This article originally appeared in Acoustic Guitar magazine. © String Letter Publishing, all rights reserved.
CFox Guitars
Located in Healdsburg, a mecca of guitar making in northern California, CFox Guitars is one of a handful of companies that successfully combines small-shop attention to detail with production-line consistency. The company was founded a mere three years ago, but every CFox guitar benefits from Charles Fox's 30 years of experience in the field. He has been involved in virtually every aspect of guitar building-from designing custom acoustics and high-end solid-bodies to directing the American School of Lutherie-and Fox felt that it was time to get his ideas for the ideal acoustic guitar into production. "There's a limit to what you can do and the impact you can have doing custom work," he explains. "When you're building two guitars a day-as we will be by the end of the year-you can do a lot of interesting things; it's a great tool. Now I can just describe a guitar, and it gets built exactly to my specs."

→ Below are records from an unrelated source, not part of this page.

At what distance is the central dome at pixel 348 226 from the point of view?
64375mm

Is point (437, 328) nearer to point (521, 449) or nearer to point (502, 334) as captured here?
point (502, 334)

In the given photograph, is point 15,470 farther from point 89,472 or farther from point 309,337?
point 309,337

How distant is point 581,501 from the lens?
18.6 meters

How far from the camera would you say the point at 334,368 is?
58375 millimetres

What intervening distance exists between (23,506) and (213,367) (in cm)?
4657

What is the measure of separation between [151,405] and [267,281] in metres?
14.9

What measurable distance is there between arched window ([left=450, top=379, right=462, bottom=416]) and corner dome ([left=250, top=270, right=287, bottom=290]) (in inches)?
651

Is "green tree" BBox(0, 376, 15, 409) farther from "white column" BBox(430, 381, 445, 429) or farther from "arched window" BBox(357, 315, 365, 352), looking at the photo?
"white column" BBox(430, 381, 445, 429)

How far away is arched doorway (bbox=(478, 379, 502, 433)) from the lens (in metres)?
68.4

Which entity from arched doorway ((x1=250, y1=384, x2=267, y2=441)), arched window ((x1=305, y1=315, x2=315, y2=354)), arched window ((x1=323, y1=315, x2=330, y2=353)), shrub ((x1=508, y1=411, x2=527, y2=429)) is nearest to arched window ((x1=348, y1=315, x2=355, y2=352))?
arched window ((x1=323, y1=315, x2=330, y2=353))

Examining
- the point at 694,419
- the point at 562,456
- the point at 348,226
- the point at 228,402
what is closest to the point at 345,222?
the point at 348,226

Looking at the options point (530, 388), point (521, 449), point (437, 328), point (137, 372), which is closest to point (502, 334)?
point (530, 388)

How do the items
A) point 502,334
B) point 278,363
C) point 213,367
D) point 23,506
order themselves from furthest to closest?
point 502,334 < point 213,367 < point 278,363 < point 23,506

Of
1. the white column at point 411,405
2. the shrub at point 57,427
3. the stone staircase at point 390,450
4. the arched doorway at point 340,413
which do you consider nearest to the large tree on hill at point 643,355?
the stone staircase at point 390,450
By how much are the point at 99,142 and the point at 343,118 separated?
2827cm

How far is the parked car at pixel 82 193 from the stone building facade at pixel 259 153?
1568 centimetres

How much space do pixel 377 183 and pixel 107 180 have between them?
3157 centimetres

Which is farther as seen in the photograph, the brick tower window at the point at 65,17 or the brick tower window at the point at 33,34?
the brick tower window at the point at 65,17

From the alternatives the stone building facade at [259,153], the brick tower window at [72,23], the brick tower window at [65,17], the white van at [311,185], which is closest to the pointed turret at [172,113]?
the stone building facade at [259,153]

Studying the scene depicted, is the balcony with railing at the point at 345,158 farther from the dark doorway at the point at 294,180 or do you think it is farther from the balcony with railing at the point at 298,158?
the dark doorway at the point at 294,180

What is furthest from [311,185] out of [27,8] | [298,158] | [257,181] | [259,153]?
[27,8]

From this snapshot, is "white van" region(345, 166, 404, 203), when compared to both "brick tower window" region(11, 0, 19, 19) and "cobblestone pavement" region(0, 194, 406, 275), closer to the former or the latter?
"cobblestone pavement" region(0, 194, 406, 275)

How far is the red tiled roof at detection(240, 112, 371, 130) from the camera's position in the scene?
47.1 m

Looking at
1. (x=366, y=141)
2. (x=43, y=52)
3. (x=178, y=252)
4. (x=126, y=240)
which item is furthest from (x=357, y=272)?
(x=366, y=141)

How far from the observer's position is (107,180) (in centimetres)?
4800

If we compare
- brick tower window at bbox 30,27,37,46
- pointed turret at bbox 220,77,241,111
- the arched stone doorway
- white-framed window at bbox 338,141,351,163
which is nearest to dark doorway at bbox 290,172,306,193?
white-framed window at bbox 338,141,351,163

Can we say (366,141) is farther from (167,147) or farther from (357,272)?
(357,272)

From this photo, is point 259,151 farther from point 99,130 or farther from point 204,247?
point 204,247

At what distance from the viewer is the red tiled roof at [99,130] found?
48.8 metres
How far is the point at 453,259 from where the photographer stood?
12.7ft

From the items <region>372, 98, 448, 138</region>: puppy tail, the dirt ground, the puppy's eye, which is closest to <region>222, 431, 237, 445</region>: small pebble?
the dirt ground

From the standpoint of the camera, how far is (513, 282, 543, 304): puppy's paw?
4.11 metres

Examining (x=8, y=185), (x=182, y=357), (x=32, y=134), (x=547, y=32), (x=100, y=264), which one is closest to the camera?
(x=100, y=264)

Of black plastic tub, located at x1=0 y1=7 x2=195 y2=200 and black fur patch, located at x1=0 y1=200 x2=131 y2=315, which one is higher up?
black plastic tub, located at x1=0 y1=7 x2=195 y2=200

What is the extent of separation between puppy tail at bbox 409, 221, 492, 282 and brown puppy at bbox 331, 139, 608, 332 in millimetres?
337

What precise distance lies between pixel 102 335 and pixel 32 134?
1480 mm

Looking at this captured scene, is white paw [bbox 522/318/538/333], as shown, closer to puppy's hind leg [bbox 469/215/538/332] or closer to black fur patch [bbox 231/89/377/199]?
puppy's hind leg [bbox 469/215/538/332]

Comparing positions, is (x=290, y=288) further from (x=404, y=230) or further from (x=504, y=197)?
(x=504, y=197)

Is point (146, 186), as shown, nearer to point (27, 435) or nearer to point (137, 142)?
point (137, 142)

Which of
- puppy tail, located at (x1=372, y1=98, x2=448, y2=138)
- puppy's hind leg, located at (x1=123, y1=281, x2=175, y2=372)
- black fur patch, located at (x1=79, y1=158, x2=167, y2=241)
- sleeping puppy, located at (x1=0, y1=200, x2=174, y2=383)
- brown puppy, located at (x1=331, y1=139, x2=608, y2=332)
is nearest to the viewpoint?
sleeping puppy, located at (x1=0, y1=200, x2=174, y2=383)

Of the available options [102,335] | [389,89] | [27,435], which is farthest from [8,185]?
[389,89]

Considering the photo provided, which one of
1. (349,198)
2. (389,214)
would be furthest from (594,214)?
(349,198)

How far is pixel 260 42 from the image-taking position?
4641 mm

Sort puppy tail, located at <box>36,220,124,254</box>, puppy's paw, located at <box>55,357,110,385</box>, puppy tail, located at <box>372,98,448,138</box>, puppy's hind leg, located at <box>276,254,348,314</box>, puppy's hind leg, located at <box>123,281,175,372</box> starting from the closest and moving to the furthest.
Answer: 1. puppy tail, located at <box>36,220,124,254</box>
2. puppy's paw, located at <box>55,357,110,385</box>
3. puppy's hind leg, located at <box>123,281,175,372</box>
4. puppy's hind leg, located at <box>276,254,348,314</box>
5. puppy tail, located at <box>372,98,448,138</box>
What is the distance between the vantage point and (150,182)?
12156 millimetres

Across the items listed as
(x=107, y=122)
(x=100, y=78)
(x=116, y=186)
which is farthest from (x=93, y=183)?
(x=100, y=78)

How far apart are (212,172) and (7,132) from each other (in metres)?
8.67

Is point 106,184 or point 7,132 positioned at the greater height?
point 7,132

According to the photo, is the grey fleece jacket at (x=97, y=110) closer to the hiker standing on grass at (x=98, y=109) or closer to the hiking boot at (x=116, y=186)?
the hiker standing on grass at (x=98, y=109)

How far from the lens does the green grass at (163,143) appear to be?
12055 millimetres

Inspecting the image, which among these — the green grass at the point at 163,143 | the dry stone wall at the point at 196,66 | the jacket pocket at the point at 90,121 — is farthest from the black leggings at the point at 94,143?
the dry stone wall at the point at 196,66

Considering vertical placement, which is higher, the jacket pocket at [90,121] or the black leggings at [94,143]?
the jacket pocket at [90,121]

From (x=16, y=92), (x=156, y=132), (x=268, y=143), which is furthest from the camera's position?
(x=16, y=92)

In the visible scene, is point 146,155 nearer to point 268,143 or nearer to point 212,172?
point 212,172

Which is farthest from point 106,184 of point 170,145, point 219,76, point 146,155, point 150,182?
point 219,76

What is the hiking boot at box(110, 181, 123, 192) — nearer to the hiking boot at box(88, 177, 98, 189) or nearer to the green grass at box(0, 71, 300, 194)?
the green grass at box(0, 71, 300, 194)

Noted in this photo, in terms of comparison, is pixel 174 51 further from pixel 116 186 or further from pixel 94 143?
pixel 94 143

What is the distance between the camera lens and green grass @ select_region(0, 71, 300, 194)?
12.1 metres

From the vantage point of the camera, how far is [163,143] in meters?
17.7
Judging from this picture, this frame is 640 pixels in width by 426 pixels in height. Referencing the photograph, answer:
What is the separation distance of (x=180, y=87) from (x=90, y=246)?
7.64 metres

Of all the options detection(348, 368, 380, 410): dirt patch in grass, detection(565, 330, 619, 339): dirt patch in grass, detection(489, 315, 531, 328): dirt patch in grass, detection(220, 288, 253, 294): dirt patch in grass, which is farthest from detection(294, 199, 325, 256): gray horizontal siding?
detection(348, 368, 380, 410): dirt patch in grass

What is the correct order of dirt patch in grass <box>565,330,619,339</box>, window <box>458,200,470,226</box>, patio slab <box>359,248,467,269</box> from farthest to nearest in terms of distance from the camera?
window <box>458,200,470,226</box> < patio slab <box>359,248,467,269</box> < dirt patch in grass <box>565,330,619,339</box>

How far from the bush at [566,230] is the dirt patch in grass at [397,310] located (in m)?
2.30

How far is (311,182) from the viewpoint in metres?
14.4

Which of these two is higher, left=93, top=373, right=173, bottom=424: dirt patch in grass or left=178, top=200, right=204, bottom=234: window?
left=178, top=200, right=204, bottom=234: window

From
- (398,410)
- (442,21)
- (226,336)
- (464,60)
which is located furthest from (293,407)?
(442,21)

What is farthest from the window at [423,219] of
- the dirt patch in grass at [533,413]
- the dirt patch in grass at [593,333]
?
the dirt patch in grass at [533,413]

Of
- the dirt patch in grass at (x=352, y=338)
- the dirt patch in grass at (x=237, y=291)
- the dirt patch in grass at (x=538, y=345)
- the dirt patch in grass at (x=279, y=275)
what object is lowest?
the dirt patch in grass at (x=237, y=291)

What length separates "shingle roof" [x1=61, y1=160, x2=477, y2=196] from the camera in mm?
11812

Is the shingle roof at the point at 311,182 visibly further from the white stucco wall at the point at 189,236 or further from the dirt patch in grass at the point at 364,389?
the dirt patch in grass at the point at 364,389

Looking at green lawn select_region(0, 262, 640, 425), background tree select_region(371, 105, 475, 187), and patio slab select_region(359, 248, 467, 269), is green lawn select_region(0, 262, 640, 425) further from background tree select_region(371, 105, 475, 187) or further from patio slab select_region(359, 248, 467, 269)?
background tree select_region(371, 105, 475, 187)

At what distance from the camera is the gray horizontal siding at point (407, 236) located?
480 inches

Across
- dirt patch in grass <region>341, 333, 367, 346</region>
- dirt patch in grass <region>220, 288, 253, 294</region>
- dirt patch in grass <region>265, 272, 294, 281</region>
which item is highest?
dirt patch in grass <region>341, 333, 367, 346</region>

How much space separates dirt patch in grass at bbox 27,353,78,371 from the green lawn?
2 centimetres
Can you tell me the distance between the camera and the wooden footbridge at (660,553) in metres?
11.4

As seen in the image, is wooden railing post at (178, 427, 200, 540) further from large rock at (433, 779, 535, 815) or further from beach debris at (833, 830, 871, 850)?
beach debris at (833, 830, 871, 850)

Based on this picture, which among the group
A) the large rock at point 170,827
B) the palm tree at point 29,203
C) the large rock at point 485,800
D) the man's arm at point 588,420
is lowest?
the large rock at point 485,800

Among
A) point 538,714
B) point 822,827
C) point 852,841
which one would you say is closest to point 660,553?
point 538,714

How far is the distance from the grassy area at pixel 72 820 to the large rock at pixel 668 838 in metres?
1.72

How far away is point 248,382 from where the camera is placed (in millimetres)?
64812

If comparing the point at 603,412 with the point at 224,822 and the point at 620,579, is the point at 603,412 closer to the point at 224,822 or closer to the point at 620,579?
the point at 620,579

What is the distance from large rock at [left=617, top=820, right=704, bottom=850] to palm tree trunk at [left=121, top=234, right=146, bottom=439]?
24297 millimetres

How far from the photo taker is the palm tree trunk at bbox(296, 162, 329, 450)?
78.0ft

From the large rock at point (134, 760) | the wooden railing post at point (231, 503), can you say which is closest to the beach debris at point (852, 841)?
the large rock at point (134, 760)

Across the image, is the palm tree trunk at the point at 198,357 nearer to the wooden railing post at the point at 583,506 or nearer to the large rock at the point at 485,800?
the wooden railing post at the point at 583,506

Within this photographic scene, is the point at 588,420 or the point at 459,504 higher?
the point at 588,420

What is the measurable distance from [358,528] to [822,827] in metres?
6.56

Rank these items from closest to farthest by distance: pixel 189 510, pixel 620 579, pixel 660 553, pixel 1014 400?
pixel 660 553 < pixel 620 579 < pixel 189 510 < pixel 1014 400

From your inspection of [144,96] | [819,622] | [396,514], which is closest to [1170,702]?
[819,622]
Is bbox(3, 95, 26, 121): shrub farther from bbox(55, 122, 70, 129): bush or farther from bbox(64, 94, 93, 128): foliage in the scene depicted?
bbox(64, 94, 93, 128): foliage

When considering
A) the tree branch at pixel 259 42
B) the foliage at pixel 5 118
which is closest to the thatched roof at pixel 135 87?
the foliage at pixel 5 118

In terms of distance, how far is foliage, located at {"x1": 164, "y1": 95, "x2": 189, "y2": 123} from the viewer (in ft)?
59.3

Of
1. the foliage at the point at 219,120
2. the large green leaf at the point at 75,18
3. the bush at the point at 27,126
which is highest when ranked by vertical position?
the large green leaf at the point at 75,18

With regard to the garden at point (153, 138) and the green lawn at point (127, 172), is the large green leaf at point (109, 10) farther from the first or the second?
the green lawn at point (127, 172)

The shop itself (449 Allan Ct., Healdsburg, CA 95448; [707] 433-8228; www.cfoxguitars.com) was designed with a nice, roomy layout. The complete absence of clutter seems to reflect the precision of the instruments being built. An upstairs office/showroom is completely sound-proofed from the noises of power tools, creating a comfortable R&D and guitar-testing atmosphere. Downstairs, a shop-made neck-shaping jig, just one example of CFox's many innovative jigs and tools, swivels the neck blank around a giant belt sander. Its simple and flexible design provides a clever alternative to the CNC machine.
CFox guitars differ from most other steel-string acoustics in a number of important ways. "For one thing, they're designed and built by somebody with a classical guitar background," says Fox. Evidence can be found in the headstock, which is glued to the neck (a construction detail that offers more strength, according to Fox, than the standard one-piece design) and the footed neck block, a unique three-piece design Fox came up with to provide extra strength. This kind of neck block allows the guitar's back to absorb a portion of the neck's pull, which enables Fox to use a lighter bracing pattern in the crucial fingerboard area of the top and thus build a more responsive instrument.
Other innovations include carbon-fiber neck reinforcements, a double-X bracing pattern, and wooden linings that cover about two-thirds of the guitars' sides. "The linings form a rim that--without the top and back--is as rigid as a drum rim," Fox explains. "That gives us a stable superstructure, so to speak, that we can hang all the parts from. It's a much stronger guitar. We can build the subassemblies--the top, the back, the neck--more lightly than we could afford to with conventional construction, and of course that impacts the sound of the guitar."
Fox has used the double-X bracing pattern for more than 25 years. "It's centered right under the bridge," he explains, "which gives you a diamond of about four inches per side that extends the effective width of the bridge to about four inches. It completely eliminates the ability of the strings to pull the top up. It's a very stable top, and as a result we can build it much more lightly, too."
Currently, CFox offers four basic models available in a variety of wood combinations and appointments and starting at $2,800. Having caught the fancy of surf-guitar guru Dick Dale, among others, the CFox Small Jumbo has established itself as the company's most popular model. Also in the current lineup are a dreadnought, a 00-size concert model, and the classical-size Hybrid, which is available in 12- or 14-fret versions. Fox describes his guitars as "very pianistic" and says that many players are impressed by their sustain and playability. Later this year the company will introduce a full-sized jumbo, a 12-string, and a nylon-string.